My brother had issues with authority and especially the law.
“And if I don’t?” Sam argued.
I cringed. Here we go again. Anger dripped from Dad, spilling into the air.
“Then I’m afraid they’ll take you into custody,” Webb offered.
“You’re going with me, Sam.” I punched his arm. “We’re family. I know this wasn’t your choice, and I’m sorry. But you’re not leaving this place without me.”
“We didn’t do anything wrong.” Sam’s voice dropped an octave.
“You’re right, son. You didn’t.”
“But you didn’t follow the law by changing us into vampires now, did you?” Sam taunted.
Dad reached over the counter.
“Sir.” Webb lightly touched Dad’s arm before he made contact with Sam.
“Stop it, Sam. We’ve been through this.” My tone was soft, trying to calm him. “Why are you so worried about us going to Grayson Manor?” I asked Dad.
He was leaning against the counter, eyes liquid silver and a snarl etched on his face.
“You’re safe as long as you’re on this base,” Webb responded as he guarded the raging vampire.
“The Plutariums are locked up,” Sam countered.
“There are more Plutariums than those we captured. They could use both of you as leverage to get their leader out of prison. The council doesn’t care about our problems. They follow the law and our traditions with no exceptions.” Webb held out an arm, still keeping Dad at a distance.
“Grayson Manor or any place outside this base is not safe for you,” Dad added, his vampire eyes slowly changing from silver back to green, indicating that his anger was dissipating.

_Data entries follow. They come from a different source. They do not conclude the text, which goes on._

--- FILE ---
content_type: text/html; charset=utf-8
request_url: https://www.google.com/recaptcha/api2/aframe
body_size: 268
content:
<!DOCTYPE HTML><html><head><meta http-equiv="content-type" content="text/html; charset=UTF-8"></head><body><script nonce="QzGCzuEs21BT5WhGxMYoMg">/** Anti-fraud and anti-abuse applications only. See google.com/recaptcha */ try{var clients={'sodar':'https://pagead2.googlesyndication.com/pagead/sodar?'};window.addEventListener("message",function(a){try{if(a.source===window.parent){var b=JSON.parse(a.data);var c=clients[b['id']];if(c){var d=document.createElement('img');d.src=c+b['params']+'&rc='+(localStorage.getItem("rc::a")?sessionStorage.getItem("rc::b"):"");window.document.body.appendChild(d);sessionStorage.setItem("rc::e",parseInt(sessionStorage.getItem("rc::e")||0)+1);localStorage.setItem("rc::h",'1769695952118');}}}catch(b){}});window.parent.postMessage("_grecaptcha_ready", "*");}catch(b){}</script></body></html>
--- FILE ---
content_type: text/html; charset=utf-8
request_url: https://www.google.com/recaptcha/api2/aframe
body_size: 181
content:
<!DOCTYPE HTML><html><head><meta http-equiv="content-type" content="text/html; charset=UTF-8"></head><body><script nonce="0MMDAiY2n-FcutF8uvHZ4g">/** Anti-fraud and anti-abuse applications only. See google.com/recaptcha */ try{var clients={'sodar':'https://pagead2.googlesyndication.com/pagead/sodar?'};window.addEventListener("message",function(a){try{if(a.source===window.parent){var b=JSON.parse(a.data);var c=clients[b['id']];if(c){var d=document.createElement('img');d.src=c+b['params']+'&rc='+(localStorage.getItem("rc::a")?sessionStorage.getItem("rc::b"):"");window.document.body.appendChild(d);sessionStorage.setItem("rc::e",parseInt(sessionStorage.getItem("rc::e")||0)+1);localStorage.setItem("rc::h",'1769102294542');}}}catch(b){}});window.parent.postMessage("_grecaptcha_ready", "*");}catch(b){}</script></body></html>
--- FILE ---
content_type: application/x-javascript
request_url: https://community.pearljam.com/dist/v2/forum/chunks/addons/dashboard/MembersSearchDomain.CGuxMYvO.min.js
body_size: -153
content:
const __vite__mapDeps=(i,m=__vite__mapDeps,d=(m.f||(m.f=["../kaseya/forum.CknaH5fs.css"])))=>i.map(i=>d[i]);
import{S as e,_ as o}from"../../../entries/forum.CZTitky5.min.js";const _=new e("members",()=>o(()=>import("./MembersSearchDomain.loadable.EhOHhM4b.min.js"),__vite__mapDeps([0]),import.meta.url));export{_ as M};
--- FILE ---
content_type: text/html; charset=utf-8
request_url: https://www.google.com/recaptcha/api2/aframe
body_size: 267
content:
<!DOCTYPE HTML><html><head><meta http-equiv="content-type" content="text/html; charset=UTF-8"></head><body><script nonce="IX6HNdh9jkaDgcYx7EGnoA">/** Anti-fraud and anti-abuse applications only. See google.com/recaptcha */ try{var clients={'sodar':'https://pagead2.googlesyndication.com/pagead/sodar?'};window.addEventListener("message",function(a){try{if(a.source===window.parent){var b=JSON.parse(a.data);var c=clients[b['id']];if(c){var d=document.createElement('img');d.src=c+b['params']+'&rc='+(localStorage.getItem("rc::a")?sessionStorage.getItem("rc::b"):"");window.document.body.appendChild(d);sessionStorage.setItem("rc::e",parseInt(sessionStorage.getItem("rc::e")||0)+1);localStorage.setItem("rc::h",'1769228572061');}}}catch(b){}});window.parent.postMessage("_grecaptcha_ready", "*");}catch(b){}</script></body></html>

“Look, Sam, let’s just listen to what they have to say,” I told him. “I lost you once. I’m not going to lose you again.”
I had no idea of the full details of the Eternal Protection Law or what the restrictions were for new vampires. I loved my brother, but his resistance to authority and his anger often clouded his vision. Regardless, we were in it together, and I would do anything to make sure we stayed together.